TRY IT
Once the line with "Staples 8-1/2 In." is found in the entries below, repeat it and each following line exactly, up to and including the line with "REPLAY - Jakaarlo". Add no other lines.

PROVIDED ENTRIES
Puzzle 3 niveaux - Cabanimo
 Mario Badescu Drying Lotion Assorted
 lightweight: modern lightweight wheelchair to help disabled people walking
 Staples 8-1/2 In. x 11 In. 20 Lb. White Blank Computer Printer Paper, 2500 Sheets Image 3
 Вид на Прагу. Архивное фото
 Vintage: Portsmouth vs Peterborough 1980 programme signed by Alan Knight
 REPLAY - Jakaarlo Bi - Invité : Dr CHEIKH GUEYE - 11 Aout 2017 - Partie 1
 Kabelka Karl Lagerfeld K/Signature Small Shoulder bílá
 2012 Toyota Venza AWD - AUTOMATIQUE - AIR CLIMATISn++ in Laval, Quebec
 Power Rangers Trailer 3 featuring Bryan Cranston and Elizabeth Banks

EXERCISE RESPONSE
 Staples 8-1/2 In. x 11 In. 20 Lb. White Blank Computer Printer Paper, 2500 Sheets Image 3
 Вид на Прагу. Архивное фото
 Vintage: Portsmouth vs Peterborough 1980 programme signed by Alan Knight
 REPLAY - Jakaarlo Bi - Invité : Dr CHEIKH GUEYE - 11 Aout 2017 - Partie 1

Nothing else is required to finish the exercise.